There is no thread_group::empty.  Clients have no choices.

--------------------------------------------
splice-some-from-other is much easier to search for:
--------------------------------------------

boost/multi_index/detail/seq_index_ops.hpp

template <typename SequencedIndex,typename Compare>
void sequenced_index_merge(SequencedIndex& x,SequencedIndex& y,Compare comp)
{
  typedef typename SequencedIndex::iterator iterator;
  if(x!=y){
    iterator first0=x.begin(),last0=x.end();
    iterator first1=y.begin(),last1=y.end();
    while(first0!=last0&&first1!=last1){
      if(comp(*first1,*first0))x.splice(first0,y,first1++);
      else ++first0;
    }
    x.splice(last0,y,first1,last1);  // distance(first1,last1) can easily be 
                                     // computed by client if list::size is O(1).
  }
}

The function could be rewritten like:

template <typename SequencedIndex,typename Compare>
void sequenced_index_merge(SequencedIndex& x,SequencedIndex& y,Compare comp)
{
  typedef typename SequencedIndex::iterator iterator;
  typedef typename SequencedIndex::size_type size_type;
  if(x!=y){
    iterator first0=x.begin(),last0=x.end();
    iterator first1=y.begin(),last1=y.end();
    size_type n = y.size();           // assume O(1) size
    while(first0!=last0&&first1!=last1){
      if(comp(*first1,*first0))
      {
        x.splice(first0,y,first1++);
        --n;
      }
      else ++first0;
    }
    x.splice(last0,y,first1,last1,n);  // using proposed O(1) splice
  }
}
--------------------------------------------
boost/wave/util/cpp_macromap.hpp

	// splice the last token back into the input queue
	typename ContainerT::reverse_iterator rit = pending.rbegin();

		first.get_unput_queue().splice(
			first.get_unput_queue().begin(), pending,
			(++rit).base(), pending.end());

The splice range is known to be of length 1.
--------------------------------------------

If you use std::list at all in your code, I encourage you to edit your standard headers, commenting out list::size, and recompile your code. Closely inspect each use of list::size that the compiler highlights. Would you still use it if list::size is implemented with distance(begin(), end())?

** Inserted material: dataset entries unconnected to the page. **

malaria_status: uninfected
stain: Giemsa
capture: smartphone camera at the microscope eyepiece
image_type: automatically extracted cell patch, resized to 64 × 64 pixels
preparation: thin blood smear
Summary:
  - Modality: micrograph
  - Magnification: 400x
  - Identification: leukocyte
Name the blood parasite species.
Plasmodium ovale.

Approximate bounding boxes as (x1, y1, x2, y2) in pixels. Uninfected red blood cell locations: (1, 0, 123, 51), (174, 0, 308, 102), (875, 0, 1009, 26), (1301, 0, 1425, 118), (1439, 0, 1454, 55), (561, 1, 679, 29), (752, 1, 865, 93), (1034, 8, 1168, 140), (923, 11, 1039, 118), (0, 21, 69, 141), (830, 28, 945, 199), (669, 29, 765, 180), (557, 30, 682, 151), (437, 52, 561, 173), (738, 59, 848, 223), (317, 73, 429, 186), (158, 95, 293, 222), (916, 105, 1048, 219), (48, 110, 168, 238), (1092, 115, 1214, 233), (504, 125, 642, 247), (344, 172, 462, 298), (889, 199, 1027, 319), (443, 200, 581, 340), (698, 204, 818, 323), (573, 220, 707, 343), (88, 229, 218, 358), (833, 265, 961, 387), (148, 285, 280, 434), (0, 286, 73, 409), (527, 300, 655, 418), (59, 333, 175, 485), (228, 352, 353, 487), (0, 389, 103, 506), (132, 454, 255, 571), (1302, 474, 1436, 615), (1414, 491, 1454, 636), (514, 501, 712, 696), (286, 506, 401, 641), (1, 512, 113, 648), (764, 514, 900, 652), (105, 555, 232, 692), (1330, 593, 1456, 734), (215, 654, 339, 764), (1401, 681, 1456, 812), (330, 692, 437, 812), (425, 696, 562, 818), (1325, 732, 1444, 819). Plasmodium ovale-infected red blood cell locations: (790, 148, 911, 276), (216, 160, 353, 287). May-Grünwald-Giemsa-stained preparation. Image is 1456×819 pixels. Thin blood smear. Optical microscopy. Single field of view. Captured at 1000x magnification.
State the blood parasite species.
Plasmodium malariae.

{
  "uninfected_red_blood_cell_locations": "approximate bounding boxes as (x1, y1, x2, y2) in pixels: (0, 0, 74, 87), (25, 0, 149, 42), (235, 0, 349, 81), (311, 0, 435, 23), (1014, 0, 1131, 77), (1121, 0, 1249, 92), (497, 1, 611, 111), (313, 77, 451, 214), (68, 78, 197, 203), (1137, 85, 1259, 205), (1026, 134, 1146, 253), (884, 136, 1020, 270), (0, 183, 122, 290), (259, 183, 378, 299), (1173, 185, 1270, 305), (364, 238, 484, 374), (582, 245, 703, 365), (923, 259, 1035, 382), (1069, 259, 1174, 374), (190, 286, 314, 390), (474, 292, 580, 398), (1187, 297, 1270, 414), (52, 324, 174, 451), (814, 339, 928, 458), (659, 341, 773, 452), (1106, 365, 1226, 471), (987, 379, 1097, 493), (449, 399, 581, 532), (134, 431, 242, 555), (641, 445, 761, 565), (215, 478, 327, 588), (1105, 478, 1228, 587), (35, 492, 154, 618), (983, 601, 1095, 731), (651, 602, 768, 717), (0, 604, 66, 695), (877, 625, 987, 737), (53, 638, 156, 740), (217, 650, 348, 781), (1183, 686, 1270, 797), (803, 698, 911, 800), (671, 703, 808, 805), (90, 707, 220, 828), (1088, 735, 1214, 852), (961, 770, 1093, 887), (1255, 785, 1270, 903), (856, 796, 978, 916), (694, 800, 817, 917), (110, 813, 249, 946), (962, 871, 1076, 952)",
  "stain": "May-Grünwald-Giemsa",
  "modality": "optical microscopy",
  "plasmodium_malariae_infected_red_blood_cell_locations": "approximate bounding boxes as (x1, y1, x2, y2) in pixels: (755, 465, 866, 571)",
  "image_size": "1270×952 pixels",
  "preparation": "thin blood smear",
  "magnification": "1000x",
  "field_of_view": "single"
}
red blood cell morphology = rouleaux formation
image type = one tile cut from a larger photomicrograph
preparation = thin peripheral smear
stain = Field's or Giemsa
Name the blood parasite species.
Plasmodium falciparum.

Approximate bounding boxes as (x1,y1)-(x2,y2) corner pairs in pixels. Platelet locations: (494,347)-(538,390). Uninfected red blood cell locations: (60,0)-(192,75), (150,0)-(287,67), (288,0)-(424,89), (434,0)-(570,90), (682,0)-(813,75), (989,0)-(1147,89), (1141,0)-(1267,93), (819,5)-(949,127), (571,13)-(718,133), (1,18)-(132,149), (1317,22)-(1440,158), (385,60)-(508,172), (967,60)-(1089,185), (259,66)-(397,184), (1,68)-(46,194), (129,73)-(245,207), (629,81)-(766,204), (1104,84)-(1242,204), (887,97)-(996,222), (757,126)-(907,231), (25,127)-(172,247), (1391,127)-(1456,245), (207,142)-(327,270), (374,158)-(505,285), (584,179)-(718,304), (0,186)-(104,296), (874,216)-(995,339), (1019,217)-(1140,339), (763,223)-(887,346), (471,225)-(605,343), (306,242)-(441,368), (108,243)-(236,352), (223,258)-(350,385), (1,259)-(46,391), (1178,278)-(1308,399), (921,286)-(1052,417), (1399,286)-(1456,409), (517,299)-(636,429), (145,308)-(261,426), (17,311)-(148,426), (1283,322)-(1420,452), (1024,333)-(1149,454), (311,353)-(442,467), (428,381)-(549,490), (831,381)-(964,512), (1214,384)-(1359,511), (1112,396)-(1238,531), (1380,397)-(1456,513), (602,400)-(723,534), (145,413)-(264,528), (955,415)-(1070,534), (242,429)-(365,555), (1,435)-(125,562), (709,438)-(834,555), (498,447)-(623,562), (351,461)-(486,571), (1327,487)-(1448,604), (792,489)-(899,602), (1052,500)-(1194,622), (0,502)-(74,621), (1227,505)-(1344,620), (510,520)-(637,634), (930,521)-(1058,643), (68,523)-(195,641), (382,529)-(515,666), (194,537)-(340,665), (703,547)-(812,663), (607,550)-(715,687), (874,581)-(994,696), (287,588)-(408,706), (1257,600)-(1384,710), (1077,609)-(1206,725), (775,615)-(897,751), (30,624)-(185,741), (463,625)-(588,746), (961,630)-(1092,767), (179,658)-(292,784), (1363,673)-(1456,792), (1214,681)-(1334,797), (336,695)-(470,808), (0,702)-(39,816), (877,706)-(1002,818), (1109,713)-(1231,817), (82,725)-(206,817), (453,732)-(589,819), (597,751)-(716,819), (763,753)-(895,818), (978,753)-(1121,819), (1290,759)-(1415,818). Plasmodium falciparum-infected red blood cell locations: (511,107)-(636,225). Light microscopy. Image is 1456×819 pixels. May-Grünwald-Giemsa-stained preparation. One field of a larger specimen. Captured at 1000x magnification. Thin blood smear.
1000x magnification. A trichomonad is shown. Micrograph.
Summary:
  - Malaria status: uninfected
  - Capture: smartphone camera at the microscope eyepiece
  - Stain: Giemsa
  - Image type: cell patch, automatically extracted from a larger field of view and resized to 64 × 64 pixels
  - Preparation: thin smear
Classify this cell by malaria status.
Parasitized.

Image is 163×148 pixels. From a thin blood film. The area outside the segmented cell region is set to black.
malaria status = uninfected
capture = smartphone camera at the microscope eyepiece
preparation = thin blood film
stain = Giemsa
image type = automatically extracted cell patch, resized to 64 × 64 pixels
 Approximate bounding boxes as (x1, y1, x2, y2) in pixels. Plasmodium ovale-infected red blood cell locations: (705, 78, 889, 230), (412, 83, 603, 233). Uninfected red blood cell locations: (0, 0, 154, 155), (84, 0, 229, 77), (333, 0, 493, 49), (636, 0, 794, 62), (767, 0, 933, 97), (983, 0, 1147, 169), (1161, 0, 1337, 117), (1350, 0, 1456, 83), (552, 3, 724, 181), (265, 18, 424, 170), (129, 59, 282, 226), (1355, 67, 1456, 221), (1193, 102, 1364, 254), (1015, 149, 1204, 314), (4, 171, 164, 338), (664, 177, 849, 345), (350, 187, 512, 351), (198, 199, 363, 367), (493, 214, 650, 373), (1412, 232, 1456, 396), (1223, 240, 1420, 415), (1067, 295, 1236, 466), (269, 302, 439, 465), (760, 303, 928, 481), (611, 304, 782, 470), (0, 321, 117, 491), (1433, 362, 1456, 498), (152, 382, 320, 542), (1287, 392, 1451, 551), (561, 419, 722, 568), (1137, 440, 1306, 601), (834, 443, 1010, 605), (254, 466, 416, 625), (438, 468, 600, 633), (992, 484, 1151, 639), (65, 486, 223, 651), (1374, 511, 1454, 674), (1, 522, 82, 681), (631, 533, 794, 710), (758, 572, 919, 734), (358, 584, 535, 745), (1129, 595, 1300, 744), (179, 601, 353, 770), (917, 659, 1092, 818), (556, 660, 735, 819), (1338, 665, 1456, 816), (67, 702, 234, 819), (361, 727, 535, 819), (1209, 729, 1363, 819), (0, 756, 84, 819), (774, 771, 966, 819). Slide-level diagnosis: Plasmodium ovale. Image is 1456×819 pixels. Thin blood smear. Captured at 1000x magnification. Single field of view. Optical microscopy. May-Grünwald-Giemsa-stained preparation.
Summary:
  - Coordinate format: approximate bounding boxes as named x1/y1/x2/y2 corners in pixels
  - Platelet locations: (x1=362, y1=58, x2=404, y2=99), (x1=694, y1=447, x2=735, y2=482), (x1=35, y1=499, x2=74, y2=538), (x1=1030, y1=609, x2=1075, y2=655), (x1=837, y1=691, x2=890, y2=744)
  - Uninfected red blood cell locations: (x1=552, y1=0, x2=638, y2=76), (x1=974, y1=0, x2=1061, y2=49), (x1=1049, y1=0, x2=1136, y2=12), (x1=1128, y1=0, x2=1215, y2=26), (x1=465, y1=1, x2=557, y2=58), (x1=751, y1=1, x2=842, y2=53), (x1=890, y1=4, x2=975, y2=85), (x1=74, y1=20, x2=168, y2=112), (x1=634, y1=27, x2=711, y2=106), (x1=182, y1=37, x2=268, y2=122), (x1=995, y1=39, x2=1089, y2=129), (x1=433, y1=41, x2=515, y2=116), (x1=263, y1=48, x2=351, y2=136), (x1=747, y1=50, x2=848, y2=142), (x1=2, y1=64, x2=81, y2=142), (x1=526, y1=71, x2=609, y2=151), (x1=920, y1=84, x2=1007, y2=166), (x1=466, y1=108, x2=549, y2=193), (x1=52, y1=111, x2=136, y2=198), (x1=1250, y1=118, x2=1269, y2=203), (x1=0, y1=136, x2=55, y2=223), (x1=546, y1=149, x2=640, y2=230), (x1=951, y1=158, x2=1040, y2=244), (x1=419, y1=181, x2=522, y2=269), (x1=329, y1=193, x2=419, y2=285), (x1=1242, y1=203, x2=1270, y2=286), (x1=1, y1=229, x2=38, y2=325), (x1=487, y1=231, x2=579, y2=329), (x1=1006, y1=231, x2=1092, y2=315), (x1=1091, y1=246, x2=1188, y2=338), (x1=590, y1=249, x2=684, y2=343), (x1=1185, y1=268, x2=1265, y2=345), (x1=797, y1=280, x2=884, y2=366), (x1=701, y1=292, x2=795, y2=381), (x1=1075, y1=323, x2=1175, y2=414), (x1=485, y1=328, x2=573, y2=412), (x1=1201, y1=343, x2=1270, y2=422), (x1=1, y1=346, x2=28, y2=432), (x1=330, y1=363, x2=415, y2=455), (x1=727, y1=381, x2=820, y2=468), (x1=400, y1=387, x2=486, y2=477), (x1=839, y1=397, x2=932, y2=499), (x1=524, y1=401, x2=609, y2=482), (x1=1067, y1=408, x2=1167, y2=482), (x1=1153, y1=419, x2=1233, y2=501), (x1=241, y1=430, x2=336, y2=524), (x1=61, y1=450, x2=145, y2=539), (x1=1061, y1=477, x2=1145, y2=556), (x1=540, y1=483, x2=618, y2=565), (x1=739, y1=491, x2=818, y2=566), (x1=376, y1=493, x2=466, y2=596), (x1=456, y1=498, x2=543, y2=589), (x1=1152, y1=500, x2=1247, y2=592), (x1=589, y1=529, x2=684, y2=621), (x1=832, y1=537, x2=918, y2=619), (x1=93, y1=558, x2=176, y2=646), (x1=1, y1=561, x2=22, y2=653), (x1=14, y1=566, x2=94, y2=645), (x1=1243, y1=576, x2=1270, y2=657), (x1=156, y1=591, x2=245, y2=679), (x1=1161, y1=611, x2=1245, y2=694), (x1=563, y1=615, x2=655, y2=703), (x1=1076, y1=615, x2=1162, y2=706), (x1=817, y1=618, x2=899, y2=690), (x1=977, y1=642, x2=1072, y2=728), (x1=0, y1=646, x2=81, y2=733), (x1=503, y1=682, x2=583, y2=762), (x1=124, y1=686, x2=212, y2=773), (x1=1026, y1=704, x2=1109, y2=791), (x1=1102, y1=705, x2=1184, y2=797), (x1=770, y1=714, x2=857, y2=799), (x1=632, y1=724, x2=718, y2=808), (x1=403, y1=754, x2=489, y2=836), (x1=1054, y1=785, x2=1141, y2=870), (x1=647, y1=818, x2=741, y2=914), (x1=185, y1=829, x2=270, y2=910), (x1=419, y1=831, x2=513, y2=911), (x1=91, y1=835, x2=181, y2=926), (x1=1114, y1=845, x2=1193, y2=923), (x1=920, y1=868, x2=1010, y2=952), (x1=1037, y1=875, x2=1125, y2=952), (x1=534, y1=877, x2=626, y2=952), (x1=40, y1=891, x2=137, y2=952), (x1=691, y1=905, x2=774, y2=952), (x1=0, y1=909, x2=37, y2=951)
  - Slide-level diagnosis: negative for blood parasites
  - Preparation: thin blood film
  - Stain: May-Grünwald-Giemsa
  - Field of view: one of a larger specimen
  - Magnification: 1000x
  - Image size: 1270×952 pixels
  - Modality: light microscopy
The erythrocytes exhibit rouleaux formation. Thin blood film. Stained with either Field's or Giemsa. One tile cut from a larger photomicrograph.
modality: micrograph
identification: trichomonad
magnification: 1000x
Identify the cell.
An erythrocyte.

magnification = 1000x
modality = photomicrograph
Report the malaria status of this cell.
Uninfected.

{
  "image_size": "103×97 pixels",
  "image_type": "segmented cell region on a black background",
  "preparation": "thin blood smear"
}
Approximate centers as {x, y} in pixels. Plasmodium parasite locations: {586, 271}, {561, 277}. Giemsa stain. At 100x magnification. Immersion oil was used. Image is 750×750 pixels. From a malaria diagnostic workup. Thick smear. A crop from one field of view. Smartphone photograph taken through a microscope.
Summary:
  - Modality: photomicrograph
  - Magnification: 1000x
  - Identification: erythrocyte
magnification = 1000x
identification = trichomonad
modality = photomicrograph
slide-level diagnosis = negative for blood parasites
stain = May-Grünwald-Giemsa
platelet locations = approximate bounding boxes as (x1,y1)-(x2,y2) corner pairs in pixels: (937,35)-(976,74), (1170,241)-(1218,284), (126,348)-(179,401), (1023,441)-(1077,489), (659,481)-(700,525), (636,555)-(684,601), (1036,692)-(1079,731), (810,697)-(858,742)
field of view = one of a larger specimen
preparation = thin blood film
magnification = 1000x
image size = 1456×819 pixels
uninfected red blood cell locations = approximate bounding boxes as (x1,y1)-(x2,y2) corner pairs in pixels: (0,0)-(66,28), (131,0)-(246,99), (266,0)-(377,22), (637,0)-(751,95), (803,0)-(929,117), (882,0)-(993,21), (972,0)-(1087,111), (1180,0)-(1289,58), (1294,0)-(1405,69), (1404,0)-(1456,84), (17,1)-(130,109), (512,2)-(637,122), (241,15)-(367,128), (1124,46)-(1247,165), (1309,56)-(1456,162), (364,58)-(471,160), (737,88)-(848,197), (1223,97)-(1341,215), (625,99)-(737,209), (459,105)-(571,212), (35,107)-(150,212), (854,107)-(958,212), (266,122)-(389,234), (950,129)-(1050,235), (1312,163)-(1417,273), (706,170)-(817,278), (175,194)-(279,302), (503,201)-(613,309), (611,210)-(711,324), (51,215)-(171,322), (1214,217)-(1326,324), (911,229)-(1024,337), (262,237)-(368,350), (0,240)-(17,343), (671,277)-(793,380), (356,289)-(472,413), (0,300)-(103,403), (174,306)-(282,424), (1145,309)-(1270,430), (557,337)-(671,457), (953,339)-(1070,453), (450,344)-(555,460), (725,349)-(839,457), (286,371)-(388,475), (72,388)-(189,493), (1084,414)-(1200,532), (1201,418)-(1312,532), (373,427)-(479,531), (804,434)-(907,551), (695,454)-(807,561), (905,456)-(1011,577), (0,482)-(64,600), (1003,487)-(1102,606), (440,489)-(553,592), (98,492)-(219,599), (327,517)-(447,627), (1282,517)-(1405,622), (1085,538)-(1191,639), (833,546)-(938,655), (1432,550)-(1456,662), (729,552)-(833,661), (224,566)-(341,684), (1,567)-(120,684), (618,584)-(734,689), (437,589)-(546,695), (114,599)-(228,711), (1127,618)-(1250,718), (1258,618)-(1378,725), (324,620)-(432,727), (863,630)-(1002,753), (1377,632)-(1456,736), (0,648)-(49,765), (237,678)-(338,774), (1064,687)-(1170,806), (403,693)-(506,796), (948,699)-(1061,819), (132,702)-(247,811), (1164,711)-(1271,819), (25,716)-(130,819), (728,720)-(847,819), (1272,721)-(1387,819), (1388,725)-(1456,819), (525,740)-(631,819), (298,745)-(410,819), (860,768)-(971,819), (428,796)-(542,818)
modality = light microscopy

As the standard is written today, none of the containers are required to have an O(1) size(). I believe that this should be corrected in C++0X. If a container has a size() member, it should be required to have O(1) complexity. If a container can not manage this, it should not have a size() member at all. Clients can always compute distance(begin(),end()).

For backwards compatibility reasons, all existing standard containers should have an O(1) size(). New containers which are introduced (slist?) may not have a size() member.

Pro	Con
Faster size()	Slower splice some from other
Faster resize()	One more word of overhead
Faster == and !=
Increased exception safety on op= and assign for some special but common cases.